Apresentação



O presente blog foi criado em Janeiro de 2005. Está em actualização permanente, tal como o seu autor, que decidiu agora regressar ao estudo do Direito. Tem como linha de orientação não comentar processos ou casos concretos, menos ainda o que tenha a ver com a minha profissão, estando o meu site de Advogado aqui, nele se mantendo o mesmo critério. Estou presente também na rede social Linkedin e no Twitter.

José António Barreiros




A continuidade e a inversão.

«Inverte-se o permitido e o proibido.
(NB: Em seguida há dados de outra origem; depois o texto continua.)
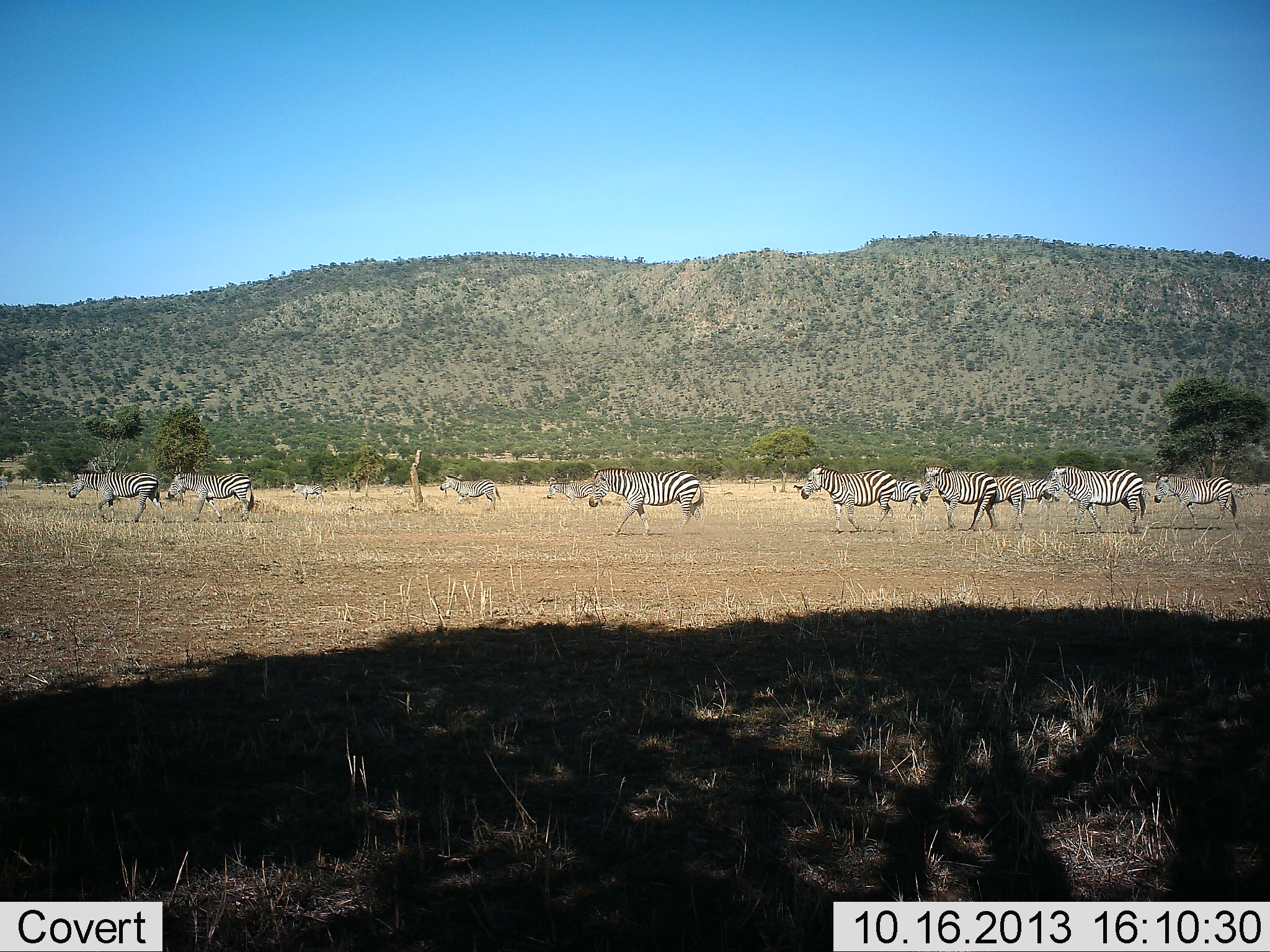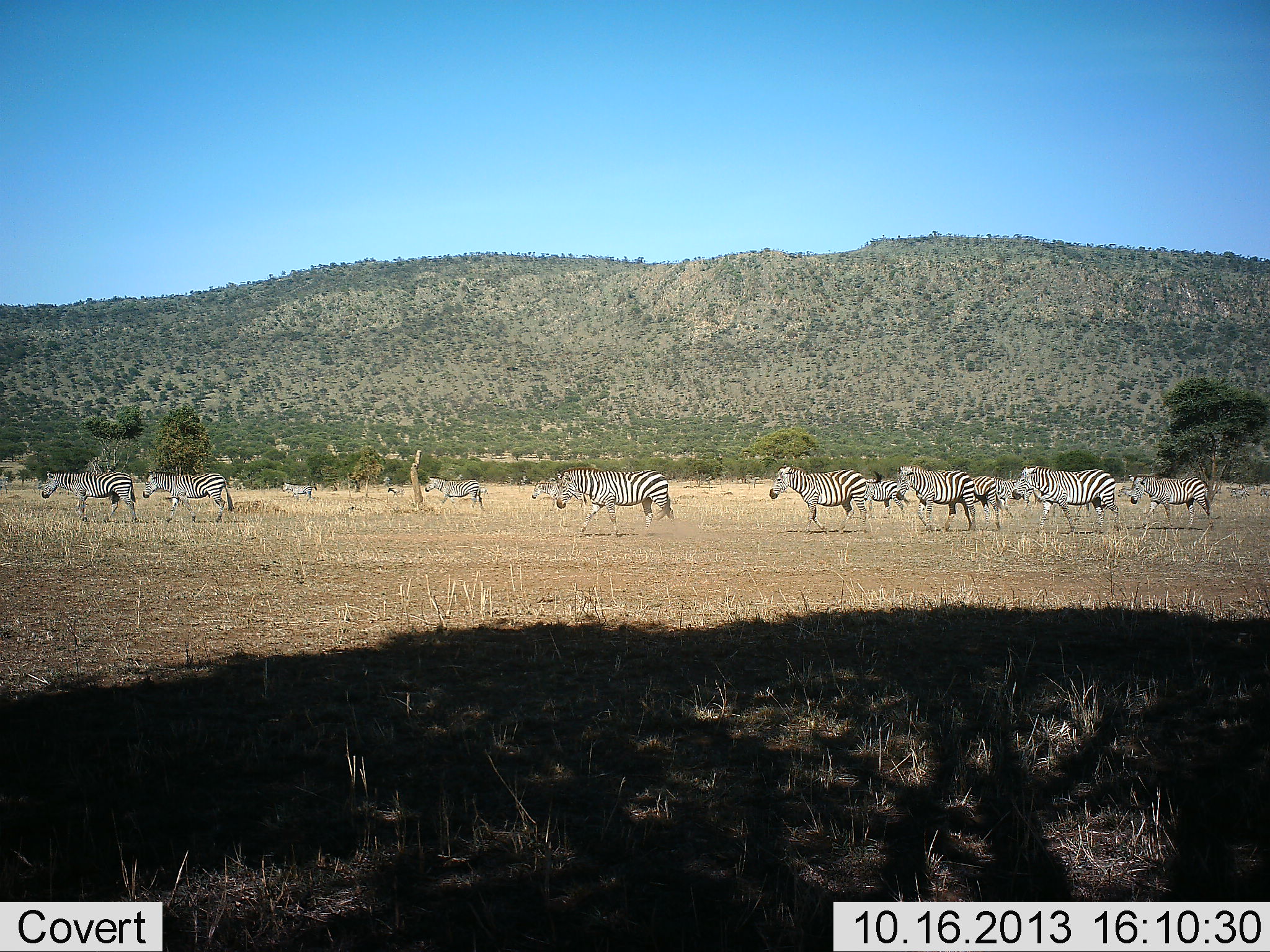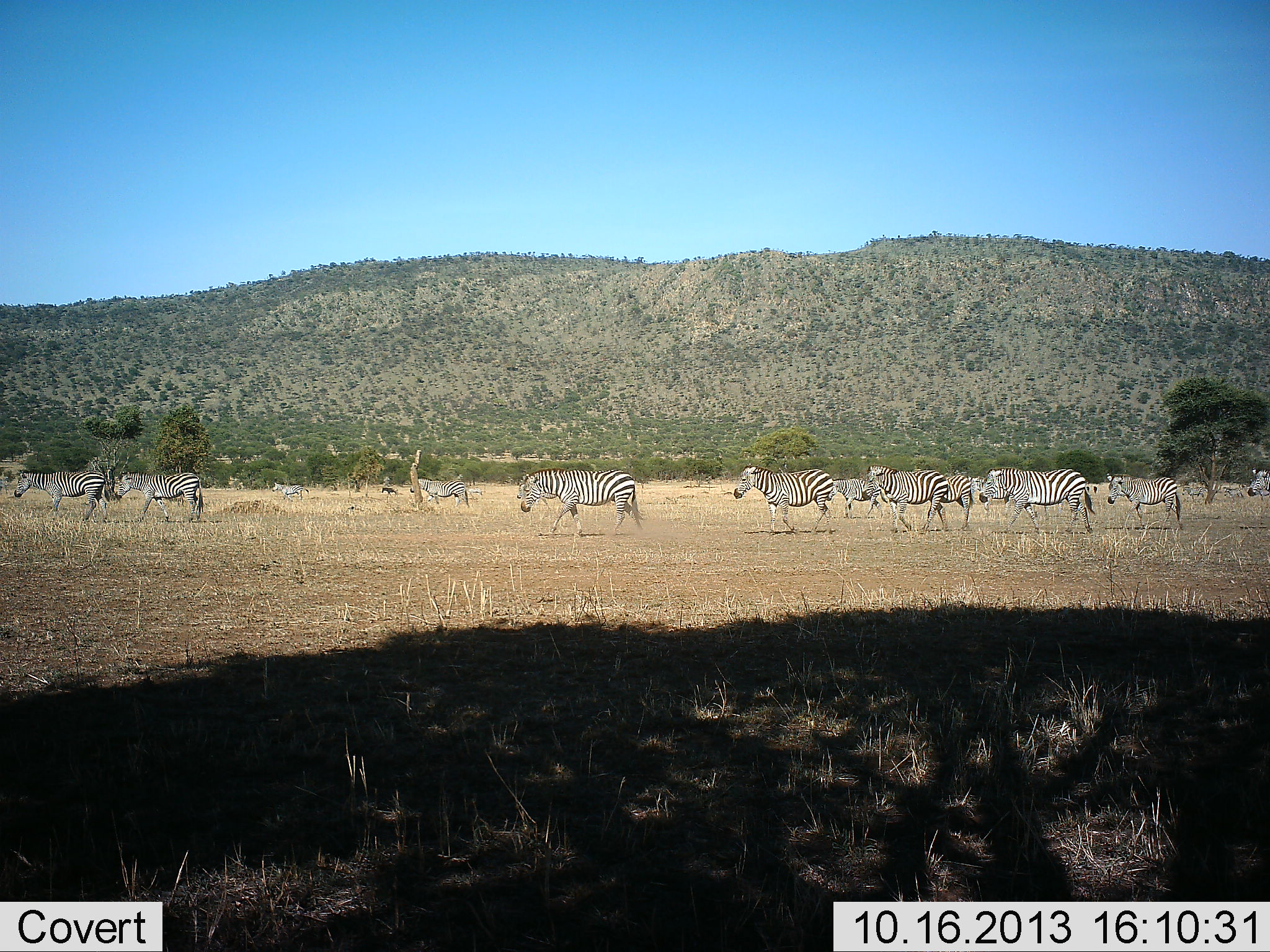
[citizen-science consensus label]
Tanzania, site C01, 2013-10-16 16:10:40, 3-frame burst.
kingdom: Animalia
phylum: Chordata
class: Mammalia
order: Perissodactyla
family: Equidae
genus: Equus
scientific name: Equus quagga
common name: plains zebra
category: zebra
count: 11-50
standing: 9%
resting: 0%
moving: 91%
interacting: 6%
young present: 0%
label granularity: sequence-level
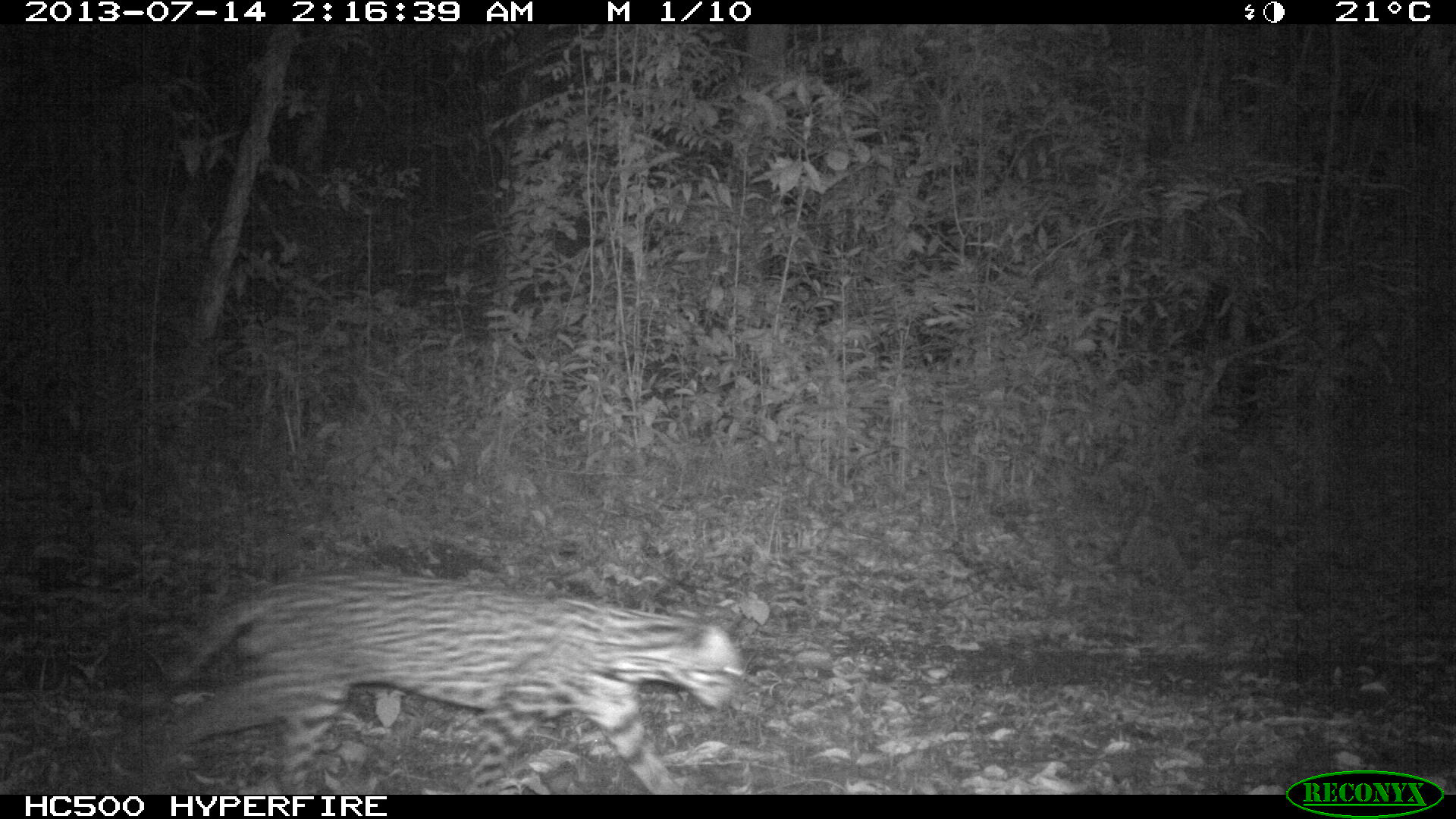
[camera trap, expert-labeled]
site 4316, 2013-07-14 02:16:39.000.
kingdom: Animalia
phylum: Chordata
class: Mammalia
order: Carnivora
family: Felidae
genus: Leopardus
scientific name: Leopardus pardalis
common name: ocelot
Leopardus pardalis (ocelot), count 1.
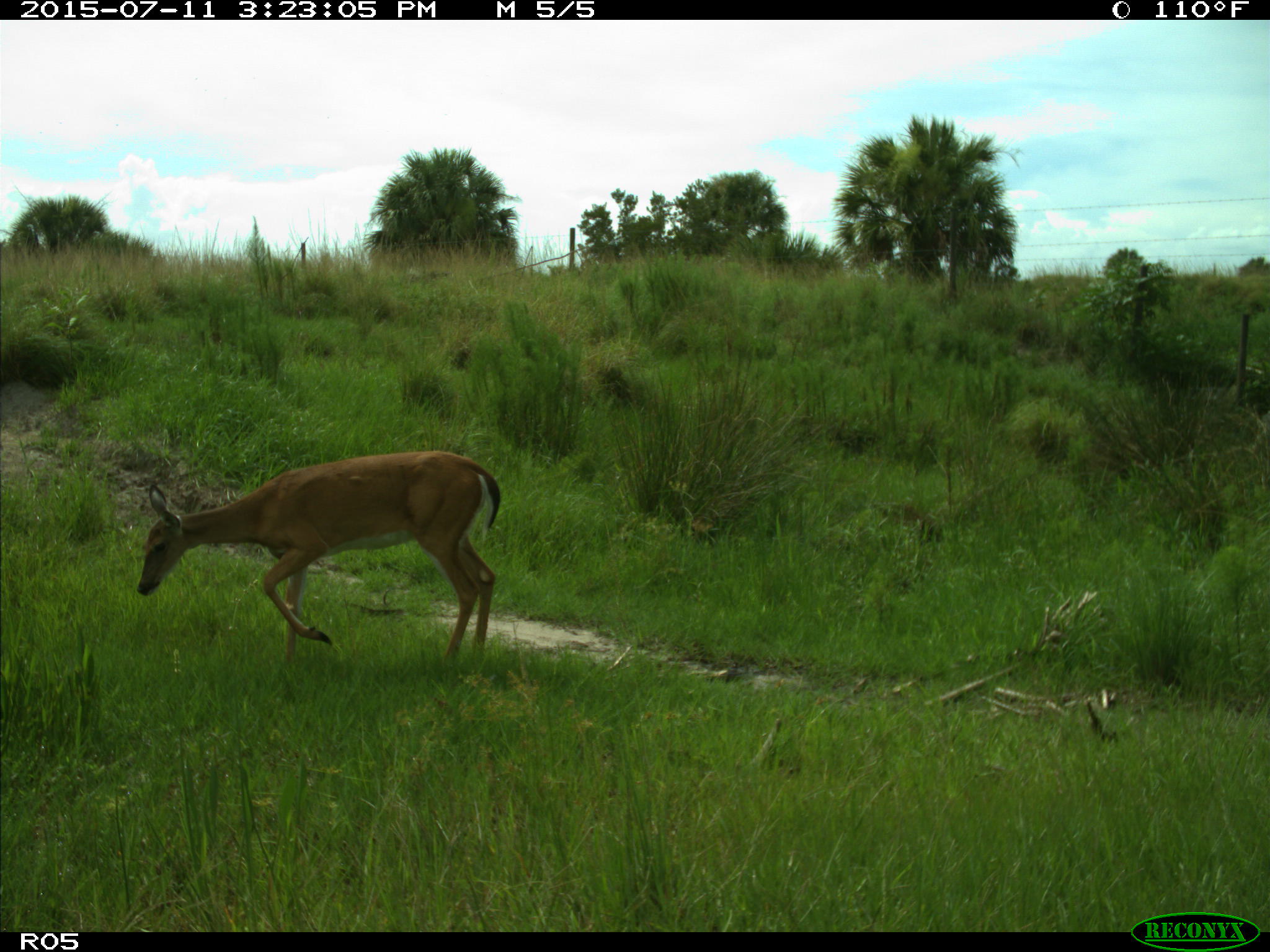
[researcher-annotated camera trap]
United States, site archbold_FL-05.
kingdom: Animalia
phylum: Chordata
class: Mammalia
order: Artiodactyla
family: Cervidae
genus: Odocoileus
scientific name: Odocoileus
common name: deer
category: unidentified deer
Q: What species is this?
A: Unidentified deer (deer) (Odocoileus).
Mas a ignorância, essa, é sempre a mesma»: a reflexão de uma jovem que por mero acaso é também uma jovem jurista. A ler em http://aidadedaspedras.blogspot.com/.

João Antunes Varela

Uma das coisas que me dá verdadeiramente a dimensão do que é a sufocação do trabalho é o ter-me apercebido só agora de que faleceu o professor Antunes Varela, é ter telefonado hoje a um colega e sabê-lo internado há dezoito dias num hospital. É como se vivesse na clausura de um interior, como se só ao ouvir um estrondo me desse conta que parte da rua havia ruído e com ela tudo em redor. Entristeceu-me saber do professor Varela. Organizei há pouco tempo, para o Boletim da Ordem dos Advogados, um número especial de homenagem à sua pessoa. Chamei a mim o redigir-lhe a biografia. O destino encarregou-se de mostrar que era a biografia de uma vida já vivida. Cruzávamo-nos, por vezes, no supermercado, onde modestamente tratava das suas compras. Agora acabou. Morreu um grande homem; ser um excelente jurista era apenas parte dessa grandeza.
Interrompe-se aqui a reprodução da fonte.